Wednesday, February 4, 2009

What is a Hard disk drive


A hard disk drive (HDD), commonly referred to as a hard drive, hard disk, or fixed disk drive is a non-volatile storage device which stores digitally encoded data on rapidly rotating platters with magnetic surfaces. Strictly speaking, "drive" refers to a device distinct from its medium, such as a tape drive and its tape, or a floppy disk drive and its floppy disk. Early HDDs had removable media; however, an HDD today is typically a sealed unit (except for a filtered vent hole to equalize air pressure) with fixed media.
HDDs (introduced in 1956 as data storage for an IBM accounting computer) were originally developed for use with general purpose computers. During the 1990s the need for large-scale, reliable storage, independent of a particular device, led to the introduction of embedded systems such as RAID arrays, network attached storage (NAS) systems and storage area network (SAN) systems that provide efficient and reliable access to large volumes of data. In the 21st century, HDD usage expanded into consumer applications such as camcorders, cellphones, digital audio players, digital video players (e.g. the iPod Classic), digital video recorders, personal digital assistants and video game consoles.

EXERCISE DATA:
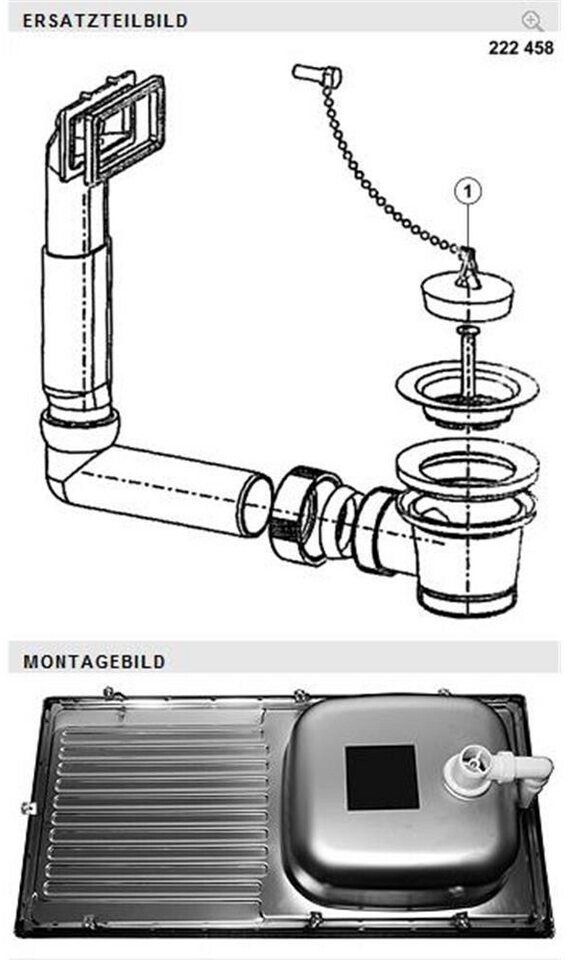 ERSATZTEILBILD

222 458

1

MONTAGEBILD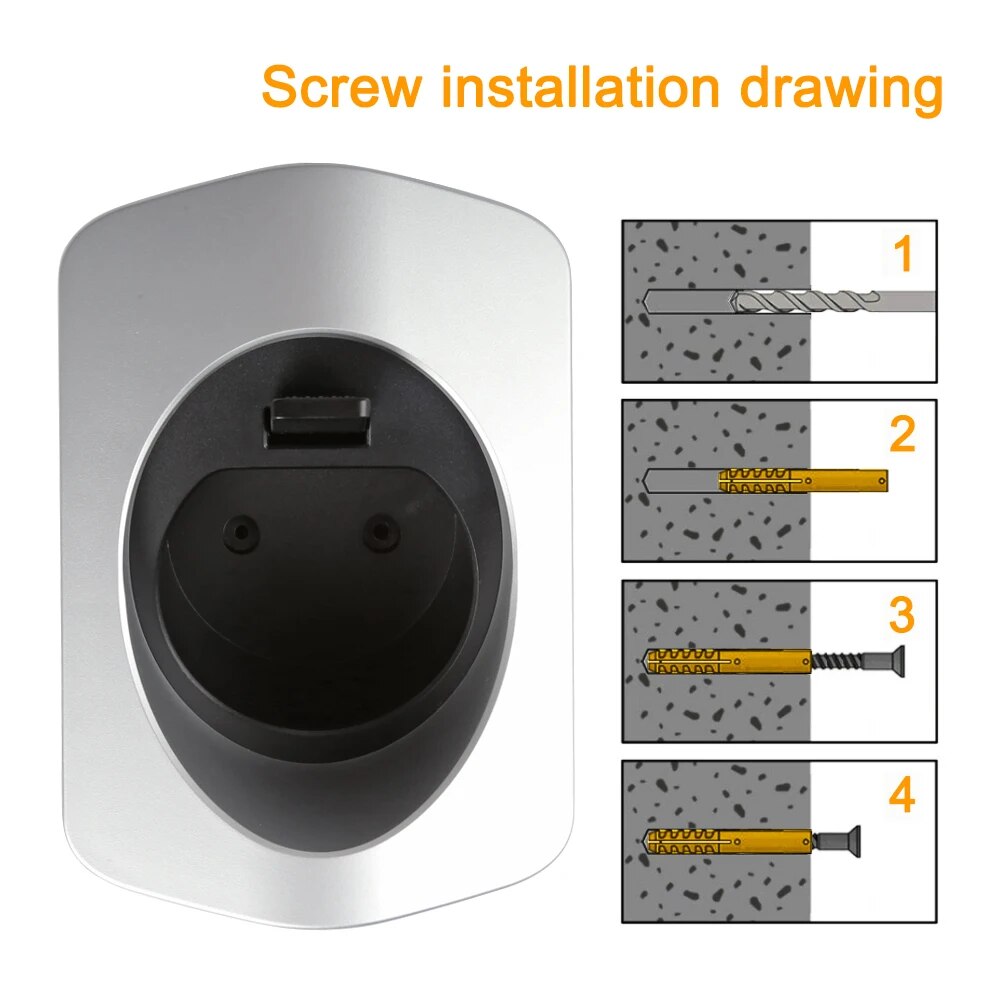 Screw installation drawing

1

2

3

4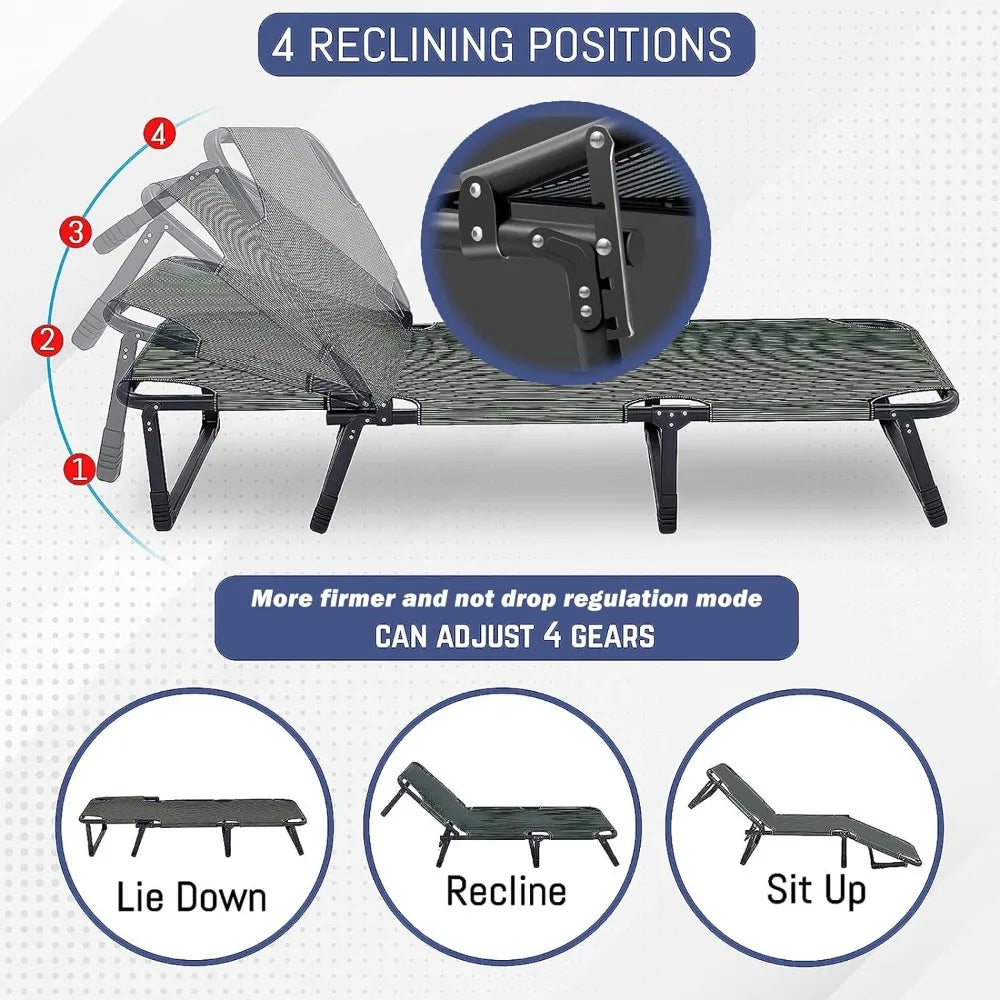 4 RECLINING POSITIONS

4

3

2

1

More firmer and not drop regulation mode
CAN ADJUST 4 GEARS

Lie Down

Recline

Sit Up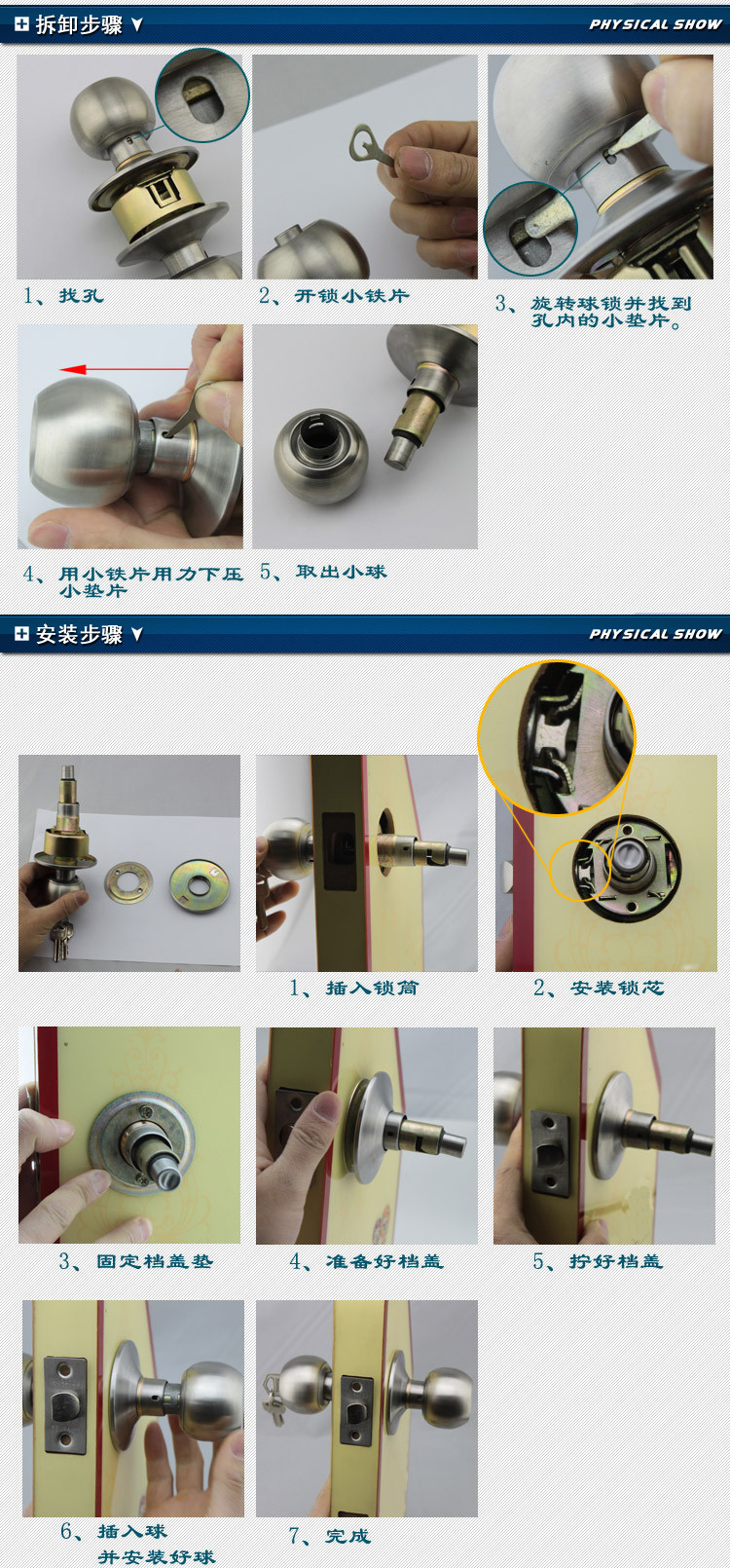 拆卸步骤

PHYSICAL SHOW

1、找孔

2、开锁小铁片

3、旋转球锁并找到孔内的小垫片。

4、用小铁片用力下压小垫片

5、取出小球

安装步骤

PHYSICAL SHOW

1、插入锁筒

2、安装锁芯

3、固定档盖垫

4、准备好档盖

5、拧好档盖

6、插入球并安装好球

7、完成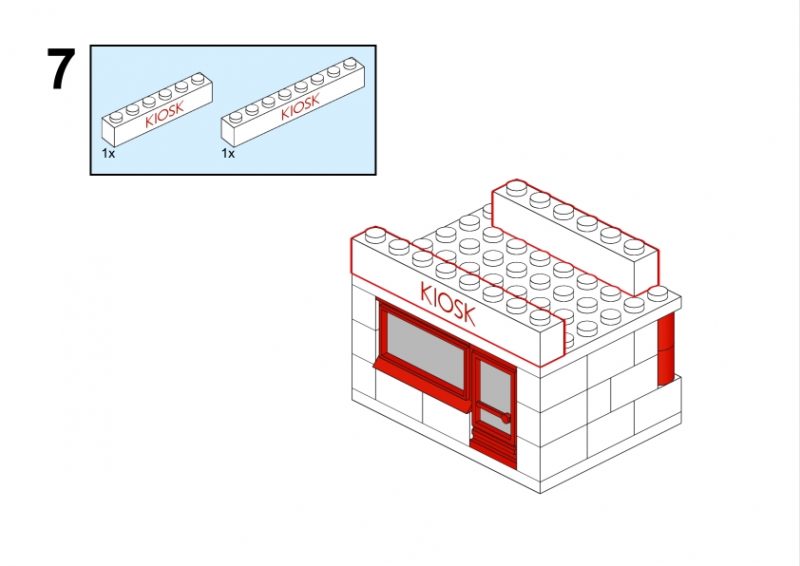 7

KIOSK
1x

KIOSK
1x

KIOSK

WHAT YOU NEED TO DO: Using the text on hard disk drives, explain what led to the introduction of RAID arrays, NAS systems and SAN systems during the 1990s.

RESPONSE TO THE TASK: In the 1990s there was a need for large-scale, reliable storage that was independent of a particular device. That need led to embedded systems such as RAID arrays, network attached storage (NAS) and storage area network (SAN) systems, which give efficient and reliable access to large volumes of data.